VideoMathQA: Benchmarking Mathematical Reasoning via Multimodal Understanding in Video

ICLR 2026 Conference Submission3317 Authors

09 Sept 2025 (modified: 08 Oct 2025)ICLR 2026 Conference SubmissionEveryoneRevisionsBibTeXCC BY 4.0
Keywords: Multimodal Reasoning, Video Question Answering, Mathematical Understanding, Temporal Reasoning, Visual Grounding
TL;DR: Mathematical Reasoning using Video MLLM Benchmark
Abstract: Mathematical reasoning in real-world video presents a fundamentally different challenge than static images or text. It requires interpreting fine-grained visual information, accurately reading handwritten or digital text, and integrating spoken cues, often dispersed non-linearly over time.

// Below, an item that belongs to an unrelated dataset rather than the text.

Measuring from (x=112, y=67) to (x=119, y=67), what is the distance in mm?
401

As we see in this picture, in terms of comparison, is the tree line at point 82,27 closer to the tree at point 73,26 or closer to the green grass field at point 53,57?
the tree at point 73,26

In such multimodal contexts, success hinges not just on perception, but on selectively identifying and integrating the right details from a rich and noisy stream of content. To this end, we introduce VideoMathQA, a benchmark designed to evaluate whether models can perform such temporally extended cross-modal reasoning on videos. The benchmark spans 10 diverse mathematical domains, covering videos from 10 seconds to over 1 hour. We employ graduate-level experts to ensure high quality, for over 920 man-hours of annotation. To reflect real-world scenarios, questions are designed around three core reasoning challenges: direct problem solving, conceptual transfer, which requires applying learned methods to new problems; and deep instructional comprehension, involving multi-step reasoning over extended explanations and partially worked-out solutions. Each question includes multi-step reasoning annotations, enabling fine-grained diagnosis of model capabilities. Through this benchmark, we establish an evaluation framework for models that must reason, rather than merely perceive, jointly ground concepts across visual, audio, and textual modalities, across temporally extended mathematical problem settings.